A 2014 collapse in global oil price that resulted in five quarters of negative growth pushed Africa’s biggest economy into some of its worst macroeconomic forms.

Since then, growth in the country has averaged around 2 percent, crawling behind population growth of 2.6 percent. This has made its citizens poorer as the country’s per capita has remained on a downward trend.

Nigeria’s economy had barely healed from the 2016 induced recession before the pandemic struck.
According to the International Monetary Fund (IMF), Nigeria entered the pandemic in a weak economic position, including inflation that was roughly three times the average in peer countries as well as falling real per capita income.

A second recession in four years could throw the country into a dire state, worse than what was seen in 2016, according to analysts who spoke with BusinessDay.

“Even before this contraction, the economy has not recovered fully from the 2016 recession because marginal albeit positive growth was driven by few sectors including oil and ICT. But with this contraction, there is every possibility that it might take another one to two years before the economy goes back to pre-pandemic growth level,” Damilola Adewale, a Lagos-based economic analyst, says.

At least, 33 subsectors recorded negative growth out of a total of 46 sectors in the second of 2020, a pointer to how hard-hit the Nigerian economy is impacted.

Growths were mainly seen in the financial, telecoms, and coal and mining subsectors.

With the present negative growth, the Nigerian economy is in critical dire straits as it is confronted with three critical macroeconomic issues (soaring unemployment, rising consumer prices and economic downturn).

Headline inflation, which serves as a measure of consumer prices, rose at a faster pace for 11-consecutive months, reaching a 27-month high of 12.8 percent in July, while Nigeria’s unemployment rate came to 27 percent in Q2 2020, as more and more were rendered jobless from the impact of the pandemic.

“With economic growth staying in the negative and the population growth is not contracting, a clear sign of more Nigerians becoming poorer are unfolding,” Abiodun Keripe, head of research at Afrinvest Limited says.

More than three renowned global institutions including the IMF, the World Bank and McKenzie, as well as various domestic investment and research houses have said a technical recession is in the cards for Nigeria.

Phrase grounding data ::
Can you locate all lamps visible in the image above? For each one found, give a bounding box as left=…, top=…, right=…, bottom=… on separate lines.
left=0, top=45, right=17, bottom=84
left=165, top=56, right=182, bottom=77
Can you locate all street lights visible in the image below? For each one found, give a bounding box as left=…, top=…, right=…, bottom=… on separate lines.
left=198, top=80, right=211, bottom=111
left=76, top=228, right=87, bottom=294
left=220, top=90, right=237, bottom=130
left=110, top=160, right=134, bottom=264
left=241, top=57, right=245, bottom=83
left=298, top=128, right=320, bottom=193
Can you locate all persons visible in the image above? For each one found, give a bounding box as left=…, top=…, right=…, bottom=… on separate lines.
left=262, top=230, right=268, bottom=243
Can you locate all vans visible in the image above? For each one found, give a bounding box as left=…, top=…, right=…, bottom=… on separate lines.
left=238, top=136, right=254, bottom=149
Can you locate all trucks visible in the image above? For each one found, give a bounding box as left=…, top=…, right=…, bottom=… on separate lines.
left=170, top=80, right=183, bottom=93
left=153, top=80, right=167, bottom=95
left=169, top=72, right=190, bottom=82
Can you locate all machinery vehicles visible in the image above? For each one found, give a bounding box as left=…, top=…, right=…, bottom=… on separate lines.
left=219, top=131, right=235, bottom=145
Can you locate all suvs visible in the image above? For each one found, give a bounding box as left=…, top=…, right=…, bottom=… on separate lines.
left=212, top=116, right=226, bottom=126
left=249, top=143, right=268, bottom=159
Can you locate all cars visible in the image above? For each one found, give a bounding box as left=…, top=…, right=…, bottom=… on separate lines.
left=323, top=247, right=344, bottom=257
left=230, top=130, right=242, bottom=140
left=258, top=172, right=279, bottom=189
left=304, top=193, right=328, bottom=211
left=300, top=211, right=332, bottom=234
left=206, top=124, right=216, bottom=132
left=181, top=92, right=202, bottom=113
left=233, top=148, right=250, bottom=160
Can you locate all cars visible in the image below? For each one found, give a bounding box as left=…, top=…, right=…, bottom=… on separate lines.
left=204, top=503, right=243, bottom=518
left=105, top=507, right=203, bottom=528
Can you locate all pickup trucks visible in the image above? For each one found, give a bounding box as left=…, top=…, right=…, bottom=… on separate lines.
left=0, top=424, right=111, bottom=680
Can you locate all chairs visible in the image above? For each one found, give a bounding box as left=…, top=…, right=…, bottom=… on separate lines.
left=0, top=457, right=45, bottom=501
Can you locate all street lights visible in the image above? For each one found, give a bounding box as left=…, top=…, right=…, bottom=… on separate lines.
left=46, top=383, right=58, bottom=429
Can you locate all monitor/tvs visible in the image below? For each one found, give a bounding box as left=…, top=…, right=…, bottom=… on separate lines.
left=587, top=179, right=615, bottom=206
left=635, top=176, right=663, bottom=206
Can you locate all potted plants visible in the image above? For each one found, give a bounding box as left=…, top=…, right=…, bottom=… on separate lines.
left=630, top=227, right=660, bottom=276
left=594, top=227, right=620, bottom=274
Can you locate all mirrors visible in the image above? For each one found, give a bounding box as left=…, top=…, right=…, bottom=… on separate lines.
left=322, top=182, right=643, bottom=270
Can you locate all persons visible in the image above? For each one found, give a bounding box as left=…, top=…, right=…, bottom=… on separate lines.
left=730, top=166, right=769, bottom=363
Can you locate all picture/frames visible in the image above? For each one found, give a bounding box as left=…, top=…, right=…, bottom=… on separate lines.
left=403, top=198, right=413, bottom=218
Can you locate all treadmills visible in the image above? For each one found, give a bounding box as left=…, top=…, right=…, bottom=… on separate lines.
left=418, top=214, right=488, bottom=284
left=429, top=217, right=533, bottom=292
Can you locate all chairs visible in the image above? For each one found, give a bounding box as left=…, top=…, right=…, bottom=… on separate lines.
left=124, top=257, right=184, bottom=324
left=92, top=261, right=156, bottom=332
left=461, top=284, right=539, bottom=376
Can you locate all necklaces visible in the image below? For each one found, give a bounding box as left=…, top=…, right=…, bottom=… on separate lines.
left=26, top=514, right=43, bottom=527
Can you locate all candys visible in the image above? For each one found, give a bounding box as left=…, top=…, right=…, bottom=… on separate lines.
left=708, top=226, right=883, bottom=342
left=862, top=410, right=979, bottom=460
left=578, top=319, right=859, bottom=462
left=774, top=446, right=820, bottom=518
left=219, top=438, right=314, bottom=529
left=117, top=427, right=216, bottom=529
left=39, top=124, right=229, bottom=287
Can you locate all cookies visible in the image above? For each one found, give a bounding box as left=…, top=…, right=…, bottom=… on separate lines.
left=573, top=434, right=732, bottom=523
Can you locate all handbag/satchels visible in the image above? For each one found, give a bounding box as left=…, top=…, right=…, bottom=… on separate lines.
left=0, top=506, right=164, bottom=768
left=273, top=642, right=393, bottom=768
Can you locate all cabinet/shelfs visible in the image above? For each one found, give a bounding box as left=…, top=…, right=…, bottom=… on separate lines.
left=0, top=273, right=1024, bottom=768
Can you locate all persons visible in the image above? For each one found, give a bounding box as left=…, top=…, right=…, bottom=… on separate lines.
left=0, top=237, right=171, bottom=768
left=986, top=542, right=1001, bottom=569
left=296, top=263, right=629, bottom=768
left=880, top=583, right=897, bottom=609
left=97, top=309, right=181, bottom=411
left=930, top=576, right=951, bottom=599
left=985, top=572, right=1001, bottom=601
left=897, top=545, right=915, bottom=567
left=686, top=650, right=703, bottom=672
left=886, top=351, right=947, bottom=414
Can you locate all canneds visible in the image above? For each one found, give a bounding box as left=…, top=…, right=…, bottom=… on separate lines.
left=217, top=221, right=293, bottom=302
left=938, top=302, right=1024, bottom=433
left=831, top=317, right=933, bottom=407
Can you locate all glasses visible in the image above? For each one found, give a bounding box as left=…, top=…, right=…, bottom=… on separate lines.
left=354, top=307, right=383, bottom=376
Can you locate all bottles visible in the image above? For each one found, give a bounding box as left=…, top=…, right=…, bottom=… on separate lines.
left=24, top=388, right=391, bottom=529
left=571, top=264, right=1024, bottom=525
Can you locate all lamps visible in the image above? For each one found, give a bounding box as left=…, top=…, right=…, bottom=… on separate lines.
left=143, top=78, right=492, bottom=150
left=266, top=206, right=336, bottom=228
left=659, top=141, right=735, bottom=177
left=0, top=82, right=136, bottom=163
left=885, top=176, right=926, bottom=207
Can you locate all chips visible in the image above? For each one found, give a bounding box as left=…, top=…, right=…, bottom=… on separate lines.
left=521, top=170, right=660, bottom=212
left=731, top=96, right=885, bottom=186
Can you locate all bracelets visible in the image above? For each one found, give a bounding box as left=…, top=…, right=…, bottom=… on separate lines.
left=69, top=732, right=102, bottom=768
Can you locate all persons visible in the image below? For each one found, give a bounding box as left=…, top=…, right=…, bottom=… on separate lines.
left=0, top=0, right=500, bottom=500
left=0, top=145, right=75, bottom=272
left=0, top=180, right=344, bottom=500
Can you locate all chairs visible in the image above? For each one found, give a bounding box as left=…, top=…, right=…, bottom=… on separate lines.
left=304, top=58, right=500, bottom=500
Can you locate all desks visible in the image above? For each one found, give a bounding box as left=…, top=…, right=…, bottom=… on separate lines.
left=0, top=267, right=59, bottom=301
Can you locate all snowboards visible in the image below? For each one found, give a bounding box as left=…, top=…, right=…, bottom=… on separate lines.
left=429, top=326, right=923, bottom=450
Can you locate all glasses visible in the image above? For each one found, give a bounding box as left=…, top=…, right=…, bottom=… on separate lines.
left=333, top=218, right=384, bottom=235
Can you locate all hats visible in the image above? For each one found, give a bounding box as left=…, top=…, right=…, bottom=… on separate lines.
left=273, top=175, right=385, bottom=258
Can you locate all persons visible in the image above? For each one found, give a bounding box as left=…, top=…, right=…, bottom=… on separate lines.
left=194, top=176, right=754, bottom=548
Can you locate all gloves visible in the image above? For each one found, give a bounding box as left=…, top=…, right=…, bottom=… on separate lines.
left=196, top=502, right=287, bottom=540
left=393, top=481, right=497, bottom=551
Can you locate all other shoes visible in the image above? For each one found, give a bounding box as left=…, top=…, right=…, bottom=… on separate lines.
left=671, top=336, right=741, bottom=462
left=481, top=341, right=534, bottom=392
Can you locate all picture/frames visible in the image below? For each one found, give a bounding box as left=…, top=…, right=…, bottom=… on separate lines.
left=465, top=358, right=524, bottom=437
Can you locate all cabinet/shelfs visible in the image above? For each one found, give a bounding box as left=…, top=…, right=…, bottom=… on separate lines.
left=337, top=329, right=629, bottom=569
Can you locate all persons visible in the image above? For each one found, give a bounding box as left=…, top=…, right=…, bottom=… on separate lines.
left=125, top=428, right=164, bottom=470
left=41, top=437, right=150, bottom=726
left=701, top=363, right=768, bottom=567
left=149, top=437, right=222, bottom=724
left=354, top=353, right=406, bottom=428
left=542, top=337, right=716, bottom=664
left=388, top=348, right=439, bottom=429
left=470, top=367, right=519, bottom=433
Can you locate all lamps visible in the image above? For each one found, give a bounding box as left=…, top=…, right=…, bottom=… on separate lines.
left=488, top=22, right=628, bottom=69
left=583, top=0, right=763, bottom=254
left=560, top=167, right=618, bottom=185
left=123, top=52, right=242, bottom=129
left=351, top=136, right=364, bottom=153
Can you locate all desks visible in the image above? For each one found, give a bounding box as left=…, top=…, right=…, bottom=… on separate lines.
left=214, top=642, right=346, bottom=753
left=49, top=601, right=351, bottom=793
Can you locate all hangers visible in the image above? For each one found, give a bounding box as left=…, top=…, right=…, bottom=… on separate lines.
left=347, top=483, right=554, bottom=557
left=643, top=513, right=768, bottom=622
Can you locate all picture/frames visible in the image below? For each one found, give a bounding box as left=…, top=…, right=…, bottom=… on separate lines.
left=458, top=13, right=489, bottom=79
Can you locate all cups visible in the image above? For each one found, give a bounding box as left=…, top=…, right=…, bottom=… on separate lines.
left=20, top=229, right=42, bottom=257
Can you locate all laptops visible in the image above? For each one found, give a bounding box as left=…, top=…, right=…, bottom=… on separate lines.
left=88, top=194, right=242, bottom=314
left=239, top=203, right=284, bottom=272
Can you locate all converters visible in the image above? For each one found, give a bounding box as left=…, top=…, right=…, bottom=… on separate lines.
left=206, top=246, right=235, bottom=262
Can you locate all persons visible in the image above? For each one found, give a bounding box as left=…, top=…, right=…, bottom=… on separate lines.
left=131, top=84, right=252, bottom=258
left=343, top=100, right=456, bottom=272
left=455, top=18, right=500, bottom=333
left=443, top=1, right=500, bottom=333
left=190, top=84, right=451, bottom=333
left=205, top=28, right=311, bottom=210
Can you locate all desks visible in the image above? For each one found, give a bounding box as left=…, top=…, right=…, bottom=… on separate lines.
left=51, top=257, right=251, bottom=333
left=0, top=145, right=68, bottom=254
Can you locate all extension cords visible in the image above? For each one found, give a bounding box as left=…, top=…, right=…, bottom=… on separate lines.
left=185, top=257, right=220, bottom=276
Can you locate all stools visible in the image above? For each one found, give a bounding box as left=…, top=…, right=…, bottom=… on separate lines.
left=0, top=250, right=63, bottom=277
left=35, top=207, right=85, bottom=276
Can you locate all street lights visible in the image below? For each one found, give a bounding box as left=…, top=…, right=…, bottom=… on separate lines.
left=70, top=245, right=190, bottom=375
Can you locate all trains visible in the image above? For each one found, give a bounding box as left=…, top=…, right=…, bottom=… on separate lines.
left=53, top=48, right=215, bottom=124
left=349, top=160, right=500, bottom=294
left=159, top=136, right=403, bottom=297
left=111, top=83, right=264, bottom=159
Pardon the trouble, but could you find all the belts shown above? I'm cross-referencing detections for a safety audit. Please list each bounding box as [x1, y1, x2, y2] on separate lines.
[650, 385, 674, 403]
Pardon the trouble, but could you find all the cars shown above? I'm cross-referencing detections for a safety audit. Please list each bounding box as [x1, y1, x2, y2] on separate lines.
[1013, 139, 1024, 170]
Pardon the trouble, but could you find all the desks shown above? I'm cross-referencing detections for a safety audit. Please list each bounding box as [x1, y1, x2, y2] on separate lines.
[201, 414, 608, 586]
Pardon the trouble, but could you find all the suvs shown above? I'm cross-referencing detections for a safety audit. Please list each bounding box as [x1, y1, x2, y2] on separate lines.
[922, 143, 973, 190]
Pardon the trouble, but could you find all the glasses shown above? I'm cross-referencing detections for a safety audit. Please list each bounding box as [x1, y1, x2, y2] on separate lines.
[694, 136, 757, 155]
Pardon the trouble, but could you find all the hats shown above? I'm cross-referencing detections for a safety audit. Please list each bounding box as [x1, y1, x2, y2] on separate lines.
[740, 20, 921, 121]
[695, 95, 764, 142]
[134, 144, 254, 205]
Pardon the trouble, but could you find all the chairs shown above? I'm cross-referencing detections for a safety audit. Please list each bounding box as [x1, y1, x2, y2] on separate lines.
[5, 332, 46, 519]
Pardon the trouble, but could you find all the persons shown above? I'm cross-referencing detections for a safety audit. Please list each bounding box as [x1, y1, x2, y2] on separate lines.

EXERCISES ::
[1] In the article on Nigeria's economy, what was Nigeria's unemployment rate in Q2 2020?
[2] How would you render this sentence from the article on Nigeria's economy in Spanish: "Growths were mainly seen in the financial, telecoms, and coal and mining subsectors."
[3] Carry the article on Nigeria's economy forward from its final sentence.

RESPONSES TO THE EXERCISE ::
[1] 27 percent.

[2] El crecimiento se registró principalmente en los subsectores financiero, de telecomunicaciones y de carbón y minería.

[3]
The IMF forecasted the Nigerian economy to contract by 5 percent in 2020, while the economy is expected to shrink by 3 percent and 8 percent based on estimates by the World Bank and McKenzie, respectively.

For Africa’s largest economy, entering into an inevitable recession might take until 2023 for it to start recording any meaningful growth, according to Jesmin Rahman, IMF mission chief and senior representative in Nigeria.

But with a 6 percent contraction in Q2 2020, the economy would have to contract as much as 8 percent both in the third and fourth quarters for its annualised growth to be in line with IMF estimate.

Analysts who spoke with Businessday all agreed that although a recession is inevitable, the Nigerian economy would show some resilience so as not to record the same deeper cut in Q3 and Q4 as seen in the second quarter.

According to the analysts, there has been a gradual phasing out of total lockdown measures enacted in Q2 as well as an uptick in oil prices, which is expected to spur activities.

However, the downside to this they say might be the country’s dollar illiquidity, which is squeezing the lives out of businesses as manufacturers find it difficult to import raw materials for production.

“The outlook for the next quarter will still be negative but better than Q2 as the economy gradually reopens, but the oil sector will still be a major drag as we saw greater compliance with the OPEC cuts in Q3. But overall, we have properly seen the worst of the economic downturn,” says Omotola Abimbola, a macro and fixed-income analyst at Lagos-based Chapel Hill Denham.

The government expects the country to be out of recession by Q1 2021 if a N2.3 trillion fiscal stimulus included in the Economic Sustainability Plan (ESP) is implemented strictly.